- **Extract to read**:
Approximate Nearest Neighbour

Created: 2022-08-23 14:56
#note

To search for nearest neighbours we could use two approacehs:

  1. Exhaustive search -> comparing each point to every other point;
  2. Grid trick -> subdiving the space into a Grid
    The grid trick requires exponential time/space, so it is unfeasible for high dimensional data, while exhaustive search is linear (in the size of the dataset).

However, sometimes, the linearity of our algorithm can be a problem if the data is too massive -> we can use Approximate nearest neighbours (ANN) which will significantly improve the performance of the retrieval, by trading a bit in accuracy.

The way ANN reaches this is by preprocessing the data into an efficient index, generally using these three phases:

  • Vector transformation: applied on vectors, it consists in operations like dimensionality reduction or vector rotation;
  • Vector encoding: applied to vector to actually build the index, it consists in structure-based techniwues like Trees, LSH and Quantization;
  • None exhausting search component: applied on vectors in order to avoid exhaustive search, it consists in techniques like Inverted Files and Neighborhood Graphs.

- **What you will do**: Resume the note on approximate nearest neighbour search, picking up after its final line about the non-exhaustive search component.

- **Recorded information**:
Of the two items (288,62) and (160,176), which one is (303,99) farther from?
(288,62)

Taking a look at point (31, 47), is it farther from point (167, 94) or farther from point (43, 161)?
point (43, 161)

- **Answer to the exercise**:
Evaluating which algorithms should be used and when depends on the use case and can be affected by these metrics:

  • Speed- Index creation and Index construction.
  • Hardware and Resources- Disk size, RAM size, and whether we have GPU.
  • Accuracy Requirements.
  • Access Patterns — Number of queries, batch or not, and whether we should update the index.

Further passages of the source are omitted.